* [TRECHO ESCOLHIDO]:
******

Motivou para concluir nos termos seguintes:

“(i) O recorrente entende que se o espelho retrovisor esquerdo do automóvel conduzido pelo ofendido foi danificado ou não no acidente de viação em causa, isto deve ser provado com base nos elementos constantes dos autos.
(ii) As fotos relativas ao veículo de matrícula MM-53-XX a fls. 21 dos autos demonstram que o espelho retrovisor direito do referido automóvel encontrava-se aberto enquanto o espelho retrovisor esquerdo encontrava-se dobrado.
(iii) O recorrente entende que o facto de referido espelho retrovisor ficar dobrado não foi causado pelo embate.
(iv) Em primeiro lugar, o espelho retrovisor é um dos componentes do automóvel que pode ser aberto e dobrado e tem função flexível, de forma que o condutor possa abrir ou dobrá-lo conforme a sua própria necessidade.
(v) Não se encontra nos autos qualquer relatório feito pela polícia ou pela DSAT que referiu os danos no espelho retrovisor esquerdo do automóvel de matrícula MM-53-XX.
(vi) Nos autos também não se encontra qualquer recibo ou documento relativo à reparação do espelho retrovisor esquerdo do automóvel de matrícula MM-53-XX que pode provar os danos no referido espelho retrovisor.
(vii) Caso o espelho retrovisor esquerdo do automóvel de matrícula MM-53-XX ficasse dobrado devido ao embate, deveria, pelo menos, ter amolgadelas ou riscos na sua superfície, porém, as fotos constantes dos autos não revelam quaisquer amolgadelas nem riscos na superfície do referido espelho retrovisor.

******

* [DESAFIO 1]:
Responda com base no trecho do recurso:
(a) Qual é a matrícula do automóvel conduzido pelo ofendido?
(b) Em que folhas dos autos se encontram as fotos relativas a esse veículo?
(c) Segundo o recorrente, o que deveria haver na superfície do espelho retrovisor esquerdo se ele tivesse ficado dobrado devido ao embate?
* [DESAFIO 2]: Transcreva, do trecho do recurso, a parte que começa com as palavras "(vi) Nos autos" e termina com "do referido espelho retrovisor.".
As linhas a seguir provêm de uma fonte diferente.

* [Perguntas sobre a geometria da cena]:
******

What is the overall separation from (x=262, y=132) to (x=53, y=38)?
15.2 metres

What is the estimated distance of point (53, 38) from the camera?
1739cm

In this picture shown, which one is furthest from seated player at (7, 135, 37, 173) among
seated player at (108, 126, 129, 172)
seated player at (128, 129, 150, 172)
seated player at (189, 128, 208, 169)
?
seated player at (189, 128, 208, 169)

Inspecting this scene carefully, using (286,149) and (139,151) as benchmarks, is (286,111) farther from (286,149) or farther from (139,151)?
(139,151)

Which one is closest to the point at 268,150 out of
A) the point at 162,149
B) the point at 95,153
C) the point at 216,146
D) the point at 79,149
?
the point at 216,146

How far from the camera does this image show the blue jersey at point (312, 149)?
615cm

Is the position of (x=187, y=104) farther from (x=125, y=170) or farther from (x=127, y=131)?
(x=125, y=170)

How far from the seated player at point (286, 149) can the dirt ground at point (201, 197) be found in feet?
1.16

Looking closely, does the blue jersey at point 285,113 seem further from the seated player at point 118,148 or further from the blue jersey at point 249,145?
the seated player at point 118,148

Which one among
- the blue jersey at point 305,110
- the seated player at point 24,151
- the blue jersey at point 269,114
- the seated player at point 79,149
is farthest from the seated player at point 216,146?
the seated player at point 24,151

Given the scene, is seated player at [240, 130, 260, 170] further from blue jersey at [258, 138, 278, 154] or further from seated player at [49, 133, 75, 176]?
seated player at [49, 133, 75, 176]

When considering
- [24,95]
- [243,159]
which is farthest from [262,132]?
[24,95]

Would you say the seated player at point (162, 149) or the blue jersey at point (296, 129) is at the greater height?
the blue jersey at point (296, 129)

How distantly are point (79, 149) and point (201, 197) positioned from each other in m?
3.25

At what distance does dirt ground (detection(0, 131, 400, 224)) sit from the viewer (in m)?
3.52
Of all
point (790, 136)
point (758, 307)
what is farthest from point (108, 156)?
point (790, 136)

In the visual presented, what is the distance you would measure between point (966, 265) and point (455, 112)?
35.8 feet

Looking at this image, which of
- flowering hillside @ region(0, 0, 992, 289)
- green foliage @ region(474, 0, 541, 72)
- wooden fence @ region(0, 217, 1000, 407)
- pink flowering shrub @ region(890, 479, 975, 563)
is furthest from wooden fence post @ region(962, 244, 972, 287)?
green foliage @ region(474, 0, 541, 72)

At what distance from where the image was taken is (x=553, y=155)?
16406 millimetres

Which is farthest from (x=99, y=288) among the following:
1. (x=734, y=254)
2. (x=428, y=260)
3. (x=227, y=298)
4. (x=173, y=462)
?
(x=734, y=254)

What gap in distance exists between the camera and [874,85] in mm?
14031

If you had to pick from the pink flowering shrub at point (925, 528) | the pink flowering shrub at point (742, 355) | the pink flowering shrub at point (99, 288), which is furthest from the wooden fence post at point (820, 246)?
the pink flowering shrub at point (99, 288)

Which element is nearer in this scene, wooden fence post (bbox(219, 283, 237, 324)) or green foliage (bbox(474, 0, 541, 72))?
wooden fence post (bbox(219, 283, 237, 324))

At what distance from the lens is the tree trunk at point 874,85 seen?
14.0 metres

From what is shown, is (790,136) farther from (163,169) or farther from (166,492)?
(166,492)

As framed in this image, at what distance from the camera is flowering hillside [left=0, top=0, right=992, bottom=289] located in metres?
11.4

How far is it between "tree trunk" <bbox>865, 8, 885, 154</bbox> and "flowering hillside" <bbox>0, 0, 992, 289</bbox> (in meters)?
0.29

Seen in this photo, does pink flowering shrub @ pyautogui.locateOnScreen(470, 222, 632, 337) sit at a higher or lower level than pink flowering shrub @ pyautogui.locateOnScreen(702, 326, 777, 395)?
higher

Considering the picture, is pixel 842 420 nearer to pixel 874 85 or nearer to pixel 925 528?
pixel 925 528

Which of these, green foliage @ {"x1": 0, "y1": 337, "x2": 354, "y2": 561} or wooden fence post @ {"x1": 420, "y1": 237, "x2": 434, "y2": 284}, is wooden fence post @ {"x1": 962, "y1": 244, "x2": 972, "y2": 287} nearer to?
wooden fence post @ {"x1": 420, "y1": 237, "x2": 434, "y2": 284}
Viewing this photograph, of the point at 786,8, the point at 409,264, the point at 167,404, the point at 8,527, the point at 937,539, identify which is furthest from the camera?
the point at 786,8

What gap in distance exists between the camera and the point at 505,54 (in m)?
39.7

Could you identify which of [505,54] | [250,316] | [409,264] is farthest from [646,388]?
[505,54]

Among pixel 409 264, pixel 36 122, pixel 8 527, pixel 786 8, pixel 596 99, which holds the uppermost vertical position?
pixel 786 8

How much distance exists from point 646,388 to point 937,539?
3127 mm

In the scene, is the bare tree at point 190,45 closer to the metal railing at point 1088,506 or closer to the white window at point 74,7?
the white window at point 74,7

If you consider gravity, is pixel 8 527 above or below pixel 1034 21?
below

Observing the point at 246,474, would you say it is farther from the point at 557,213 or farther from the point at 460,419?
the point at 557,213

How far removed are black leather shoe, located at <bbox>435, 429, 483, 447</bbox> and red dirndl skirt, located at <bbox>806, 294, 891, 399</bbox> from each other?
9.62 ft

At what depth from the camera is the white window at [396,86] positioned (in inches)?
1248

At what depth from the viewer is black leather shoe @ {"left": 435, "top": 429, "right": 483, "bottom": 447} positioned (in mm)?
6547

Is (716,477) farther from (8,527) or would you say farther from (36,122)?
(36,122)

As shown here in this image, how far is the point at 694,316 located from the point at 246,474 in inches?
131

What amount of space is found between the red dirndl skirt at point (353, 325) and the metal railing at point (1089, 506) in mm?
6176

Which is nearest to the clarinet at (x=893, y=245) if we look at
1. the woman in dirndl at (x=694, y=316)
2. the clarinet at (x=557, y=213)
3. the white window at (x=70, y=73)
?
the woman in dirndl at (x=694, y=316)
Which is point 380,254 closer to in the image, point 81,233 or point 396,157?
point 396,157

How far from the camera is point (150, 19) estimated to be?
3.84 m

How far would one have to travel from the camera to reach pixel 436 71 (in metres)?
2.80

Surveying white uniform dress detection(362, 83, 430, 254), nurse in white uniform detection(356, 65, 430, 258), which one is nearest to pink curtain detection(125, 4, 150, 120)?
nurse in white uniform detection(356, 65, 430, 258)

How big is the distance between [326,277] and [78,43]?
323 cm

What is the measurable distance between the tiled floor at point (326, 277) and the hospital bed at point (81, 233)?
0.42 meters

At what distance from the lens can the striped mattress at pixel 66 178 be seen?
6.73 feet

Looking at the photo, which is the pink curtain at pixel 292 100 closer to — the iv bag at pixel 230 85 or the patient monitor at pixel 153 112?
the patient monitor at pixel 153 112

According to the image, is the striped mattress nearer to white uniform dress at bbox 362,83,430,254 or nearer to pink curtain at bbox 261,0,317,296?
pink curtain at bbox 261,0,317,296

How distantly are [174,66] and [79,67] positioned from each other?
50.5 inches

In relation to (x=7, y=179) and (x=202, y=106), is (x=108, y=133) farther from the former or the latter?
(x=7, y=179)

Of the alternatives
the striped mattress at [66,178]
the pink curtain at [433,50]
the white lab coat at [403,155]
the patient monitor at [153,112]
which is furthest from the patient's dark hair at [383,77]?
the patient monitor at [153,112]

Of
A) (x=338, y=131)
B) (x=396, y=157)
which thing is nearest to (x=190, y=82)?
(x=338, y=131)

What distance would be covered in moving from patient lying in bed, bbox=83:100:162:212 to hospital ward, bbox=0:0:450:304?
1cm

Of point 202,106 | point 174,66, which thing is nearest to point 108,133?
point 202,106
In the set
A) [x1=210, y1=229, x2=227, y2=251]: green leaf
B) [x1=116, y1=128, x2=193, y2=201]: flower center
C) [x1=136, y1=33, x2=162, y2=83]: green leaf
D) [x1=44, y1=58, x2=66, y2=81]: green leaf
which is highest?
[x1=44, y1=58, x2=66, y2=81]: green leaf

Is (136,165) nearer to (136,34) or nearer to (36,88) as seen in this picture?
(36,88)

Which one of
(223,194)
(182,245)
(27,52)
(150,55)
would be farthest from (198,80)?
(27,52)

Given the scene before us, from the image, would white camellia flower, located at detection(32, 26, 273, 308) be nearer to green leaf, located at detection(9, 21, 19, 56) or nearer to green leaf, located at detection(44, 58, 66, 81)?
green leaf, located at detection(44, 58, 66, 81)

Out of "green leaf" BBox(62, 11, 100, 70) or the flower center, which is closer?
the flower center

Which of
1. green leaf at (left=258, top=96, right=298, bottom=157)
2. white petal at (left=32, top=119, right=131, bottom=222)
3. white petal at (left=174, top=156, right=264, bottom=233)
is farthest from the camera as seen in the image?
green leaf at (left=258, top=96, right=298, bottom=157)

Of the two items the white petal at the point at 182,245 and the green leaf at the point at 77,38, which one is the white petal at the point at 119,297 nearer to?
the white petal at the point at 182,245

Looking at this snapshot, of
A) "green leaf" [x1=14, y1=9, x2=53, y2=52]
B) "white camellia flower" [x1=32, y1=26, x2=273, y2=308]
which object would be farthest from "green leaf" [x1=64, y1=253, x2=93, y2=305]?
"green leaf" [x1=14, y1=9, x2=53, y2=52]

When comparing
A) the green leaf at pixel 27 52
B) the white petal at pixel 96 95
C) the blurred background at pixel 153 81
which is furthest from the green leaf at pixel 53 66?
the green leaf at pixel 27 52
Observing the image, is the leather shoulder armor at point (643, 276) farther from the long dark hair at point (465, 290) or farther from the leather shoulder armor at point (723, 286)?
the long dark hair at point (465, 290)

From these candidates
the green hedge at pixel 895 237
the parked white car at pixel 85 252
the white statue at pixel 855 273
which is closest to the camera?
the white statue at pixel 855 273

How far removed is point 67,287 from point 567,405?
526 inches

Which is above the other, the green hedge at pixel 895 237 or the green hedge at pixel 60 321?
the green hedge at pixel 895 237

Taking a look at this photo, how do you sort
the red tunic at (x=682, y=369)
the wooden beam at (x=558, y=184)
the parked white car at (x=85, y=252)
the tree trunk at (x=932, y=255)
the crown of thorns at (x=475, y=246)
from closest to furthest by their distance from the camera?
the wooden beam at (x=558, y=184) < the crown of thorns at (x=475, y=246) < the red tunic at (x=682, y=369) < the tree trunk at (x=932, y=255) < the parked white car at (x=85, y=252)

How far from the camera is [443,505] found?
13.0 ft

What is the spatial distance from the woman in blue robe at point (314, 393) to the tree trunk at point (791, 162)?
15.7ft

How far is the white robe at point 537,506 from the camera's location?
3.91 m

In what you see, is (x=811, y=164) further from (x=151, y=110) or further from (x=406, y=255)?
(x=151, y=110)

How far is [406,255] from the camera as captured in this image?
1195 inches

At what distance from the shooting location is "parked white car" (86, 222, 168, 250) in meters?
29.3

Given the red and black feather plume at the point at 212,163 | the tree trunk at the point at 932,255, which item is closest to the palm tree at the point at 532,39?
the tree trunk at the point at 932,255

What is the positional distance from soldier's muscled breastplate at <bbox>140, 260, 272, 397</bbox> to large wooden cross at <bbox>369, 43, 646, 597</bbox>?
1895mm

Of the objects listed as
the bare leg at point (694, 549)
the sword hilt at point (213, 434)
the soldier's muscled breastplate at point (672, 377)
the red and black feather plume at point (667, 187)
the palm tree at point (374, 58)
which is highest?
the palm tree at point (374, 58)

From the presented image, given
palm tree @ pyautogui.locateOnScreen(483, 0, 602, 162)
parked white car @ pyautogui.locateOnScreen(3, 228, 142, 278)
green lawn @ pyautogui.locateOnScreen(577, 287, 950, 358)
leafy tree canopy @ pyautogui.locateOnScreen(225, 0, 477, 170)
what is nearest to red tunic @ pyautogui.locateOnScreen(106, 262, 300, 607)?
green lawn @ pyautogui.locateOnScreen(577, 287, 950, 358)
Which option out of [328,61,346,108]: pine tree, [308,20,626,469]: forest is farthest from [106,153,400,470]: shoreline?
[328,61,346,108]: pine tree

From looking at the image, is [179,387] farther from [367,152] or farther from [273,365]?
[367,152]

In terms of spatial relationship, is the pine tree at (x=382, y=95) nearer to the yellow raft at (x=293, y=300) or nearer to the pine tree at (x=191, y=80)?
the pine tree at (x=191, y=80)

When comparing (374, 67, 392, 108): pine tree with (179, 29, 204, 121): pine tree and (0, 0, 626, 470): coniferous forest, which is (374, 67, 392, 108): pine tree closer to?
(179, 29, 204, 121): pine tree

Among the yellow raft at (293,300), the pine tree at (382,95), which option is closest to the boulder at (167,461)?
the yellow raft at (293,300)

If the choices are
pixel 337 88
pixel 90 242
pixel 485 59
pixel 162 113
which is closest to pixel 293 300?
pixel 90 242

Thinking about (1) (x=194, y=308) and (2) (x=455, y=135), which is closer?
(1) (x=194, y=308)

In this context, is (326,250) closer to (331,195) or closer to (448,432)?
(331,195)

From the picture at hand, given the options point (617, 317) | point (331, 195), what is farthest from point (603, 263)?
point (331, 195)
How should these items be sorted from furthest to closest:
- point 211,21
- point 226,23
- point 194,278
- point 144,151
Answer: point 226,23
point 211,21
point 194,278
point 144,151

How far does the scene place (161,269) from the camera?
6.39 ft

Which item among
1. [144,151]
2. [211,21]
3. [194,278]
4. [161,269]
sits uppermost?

******

* [RESOLUÇÃO DO EXERCÍCIO 1]:
(a) MM-53-XX.
(b) Na fls. 21 dos autos.
(c) Deveria haver, pelo menos, amolgadelas ou riscos.

* [RESOLUÇÃO DO EXERCÍCIO 2]:
(vi) Nos autos também não se encontra qualquer recibo ou documento relativo à reparação do espelho retrovisor esquerdo do automóvel de matrícula MM-53-XX que pode provar os danos no referido espelho retrovisor.
(vii) Caso o espelho retrovisor esquerdo do automóvel de matrícula MM-53-XX ficasse dobrado devido ao embate, deveria, pelo menos, ter amolgadelas ou riscos na sua superfície, porém, as fotos constantes dos autos não revelam quaisquer amolgadelas nem riscos na superfície do referido espelho retrovisor.